**What the task asks:**
Without skipping any entry, transcribe the data word for word.

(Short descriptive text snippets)
/---

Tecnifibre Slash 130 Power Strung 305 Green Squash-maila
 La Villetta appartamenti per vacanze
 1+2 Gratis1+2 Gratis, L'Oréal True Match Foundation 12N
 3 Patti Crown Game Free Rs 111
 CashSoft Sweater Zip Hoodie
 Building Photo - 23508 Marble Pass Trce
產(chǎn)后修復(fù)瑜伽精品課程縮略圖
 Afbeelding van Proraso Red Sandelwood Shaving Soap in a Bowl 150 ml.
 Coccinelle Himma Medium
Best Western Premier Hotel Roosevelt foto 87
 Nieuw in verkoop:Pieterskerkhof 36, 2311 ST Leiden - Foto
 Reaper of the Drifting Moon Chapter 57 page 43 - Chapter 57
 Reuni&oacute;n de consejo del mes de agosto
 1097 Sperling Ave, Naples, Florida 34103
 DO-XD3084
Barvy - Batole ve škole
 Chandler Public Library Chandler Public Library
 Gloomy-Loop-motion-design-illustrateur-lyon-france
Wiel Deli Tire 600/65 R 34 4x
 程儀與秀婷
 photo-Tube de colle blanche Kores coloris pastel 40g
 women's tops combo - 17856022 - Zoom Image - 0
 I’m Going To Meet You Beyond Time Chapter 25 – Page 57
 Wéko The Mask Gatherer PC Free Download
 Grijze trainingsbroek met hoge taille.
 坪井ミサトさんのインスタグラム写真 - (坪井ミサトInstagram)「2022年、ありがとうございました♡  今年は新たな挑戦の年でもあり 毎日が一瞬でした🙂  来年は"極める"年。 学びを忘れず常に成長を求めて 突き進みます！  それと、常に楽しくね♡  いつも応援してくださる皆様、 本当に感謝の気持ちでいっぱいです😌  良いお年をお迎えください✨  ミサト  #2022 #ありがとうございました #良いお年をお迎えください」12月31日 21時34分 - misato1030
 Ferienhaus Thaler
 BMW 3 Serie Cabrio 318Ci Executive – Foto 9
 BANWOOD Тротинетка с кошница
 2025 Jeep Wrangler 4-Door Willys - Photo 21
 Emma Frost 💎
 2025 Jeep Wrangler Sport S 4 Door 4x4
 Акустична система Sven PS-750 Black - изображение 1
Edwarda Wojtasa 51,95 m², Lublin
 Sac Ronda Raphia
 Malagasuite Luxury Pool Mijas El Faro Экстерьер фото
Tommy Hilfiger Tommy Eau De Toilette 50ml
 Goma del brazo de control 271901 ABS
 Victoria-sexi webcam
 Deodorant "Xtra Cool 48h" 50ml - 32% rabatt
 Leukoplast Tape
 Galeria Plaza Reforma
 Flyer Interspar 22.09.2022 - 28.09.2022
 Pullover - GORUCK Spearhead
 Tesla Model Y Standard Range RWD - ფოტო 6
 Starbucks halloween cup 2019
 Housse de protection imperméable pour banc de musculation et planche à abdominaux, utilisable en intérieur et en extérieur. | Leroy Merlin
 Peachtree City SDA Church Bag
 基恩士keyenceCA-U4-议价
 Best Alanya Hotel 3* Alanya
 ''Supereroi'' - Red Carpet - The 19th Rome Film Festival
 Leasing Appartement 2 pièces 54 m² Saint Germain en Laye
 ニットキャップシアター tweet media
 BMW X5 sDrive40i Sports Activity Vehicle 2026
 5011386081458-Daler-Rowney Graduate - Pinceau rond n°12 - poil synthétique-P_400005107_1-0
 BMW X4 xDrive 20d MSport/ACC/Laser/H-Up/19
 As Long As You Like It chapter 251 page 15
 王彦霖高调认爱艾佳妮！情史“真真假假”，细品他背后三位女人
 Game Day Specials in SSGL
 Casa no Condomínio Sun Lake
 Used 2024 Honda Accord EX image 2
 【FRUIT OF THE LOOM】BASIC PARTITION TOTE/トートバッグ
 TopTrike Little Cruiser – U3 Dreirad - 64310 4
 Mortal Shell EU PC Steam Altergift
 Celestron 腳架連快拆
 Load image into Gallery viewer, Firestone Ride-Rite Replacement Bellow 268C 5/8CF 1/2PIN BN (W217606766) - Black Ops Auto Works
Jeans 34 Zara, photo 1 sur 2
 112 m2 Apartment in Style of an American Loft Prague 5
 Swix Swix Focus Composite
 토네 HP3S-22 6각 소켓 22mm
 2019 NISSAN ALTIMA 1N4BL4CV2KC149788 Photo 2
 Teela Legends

\---

**Exercise answer:**
Tecnifibre Slash 130 Power Strung 305 Green Squash-maila
 La Villetta appartamenti per vacanze
 1+2 Gratis1+2 Gratis, L'Oréal True Match Foundation 12N
 3 Patti Crown Game Free Rs 111
 CashSoft Sweater Zip Hoodie
 Building Photo - 23508 Marble Pass Trce
產(chǎn)后修復(fù)瑜伽精品課程縮略圖
 Afbeelding van Proraso Red Sandelwood Shaving Soap in a Bowl 150 ml.
 Coccinelle Himma Medium
Best Western Premier Hotel Roosevelt foto 87
 Nieuw in verkoop:Pieterskerkhof 36, 2311 ST Leiden - Foto
 Reaper of the Drifting Moon Chapter 57 page 43 - Chapter 57
 Reuni&oacute;n de consejo del mes de agosto
 1097 Sperling Ave, Naples, Florida 34103
 DO-XD3084
Barvy - Batole ve škole
 Chandler Public Library Chandler Public Library
 Gloomy-Loop-motion-design-illustrateur-lyon-france
Wiel Deli Tire 600/65 R 34 4x
 程儀與秀婷
 photo-Tube de colle blanche Kores coloris pastel 40g
 women's tops combo - 17856022 - Zoom Image - 0
 I’m Going To Meet You Beyond Time Chapter 25 – Page 57
 Wéko The Mask Gatherer PC Free Download
 Grijze trainingsbroek met hoge taille.
 坪井ミサトさんのインスタグラム写真 - (坪井ミサトInstagram)「2022年、ありがとうございました♡  今年は新たな挑戦の年でもあり 毎日が一瞬でした🙂  来年は"極める"年。 学びを忘れず常に成長を求めて 突き進みます！  それと、常に楽しくね♡  いつも応援してくださる皆様、 本当に感謝の気持ちでいっぱいです😌  良いお年をお迎えください✨  ミサト  #2022 #ありがとうございました #良いお年をお迎えください」12月31日 21時34分 - misato1030
 Ferienhaus Thaler
 BMW 3 Serie Cabrio 318Ci Executive – Foto 9
 BANWOOD Тротинетка с кошница
 2025 Jeep Wrangler 4-Door Willys - Photo 21
 Emma Frost 💎
 2025 Jeep Wrangler Sport S 4 Door 4x4
 Акустична система Sven PS-750 Black - изображение 1
Edwarda Wojtasa 51,95 m², Lublin
 Sac Ronda Raphia
 Malagasuite Luxury Pool Mijas El Faro Экстерьер фото
Tommy Hilfiger Tommy Eau De Toilette 50ml
 Goma del brazo de control 271901 ABS
 Victoria-sexi webcam
 Deodorant "Xtra Cool 48h" 50ml - 32% rabatt
 Leukoplast Tape
 Galeria Plaza Reforma
 Flyer Interspar 22.09.2022 - 28.09.2022
 Pullover - GORUCK Spearhead
 Tesla Model Y Standard Range RWD - ფოტო 6
 Starbucks halloween cup 2019
 Housse de protection imperméable pour banc de musculation et planche à abdominaux, utilisable en intérieur et en extérieur. | Leroy Merlin
 Peachtree City SDA Church Bag
 基恩士keyenceCA-U4-议价
 Best Alanya Hotel 3* Alanya
 ''Supereroi'' - Red Carpet - The 19th Rome Film Festival
 Leasing Appartement 2 pièces 54 m² Saint Germain en Laye
 ニットキャップシアター tweet media
 BMW X5 sDrive40i Sports Activity Vehicle 2026
 5011386081458-Daler-Rowney Graduate - Pinceau rond n°12 - poil synthétique-P_400005107_1-0
 BMW X4 xDrive 20d MSport/ACC/Laser/H-Up/19
 As Long As You Like It chapter 251 page 15
 王彦霖高调认爱艾佳妮！情史“真真假假”，细品他背后三位女人
 Game Day Specials in SSGL
 Casa no Condomínio Sun Lake
 Used 2024 Honda Accord EX image 2
 【FRUIT OF THE LOOM】BASIC PARTITION TOTE/トートバッグ
 TopTrike Little Cruiser – U3 Dreirad - 64310 4
 Mortal Shell EU PC Steam Altergift
 Celestron 腳架連快拆
 Load image into Gallery viewer, Firestone Ride-Rite Replacement Bellow 268C 5/8CF 1/2PIN BN (W217606766) - Black Ops Auto Works
Jeans 34 Zara, photo 1 sur 2
 112 m2 Apartment in Style of an American Loft Prague 5
 Swix Swix Focus Composite
 토네 HP3S-22 6각 소켓 22mm
 2019 NISSAN ALTIMA 1N4BL4CV2KC149788 Photo 2
 Teela Legends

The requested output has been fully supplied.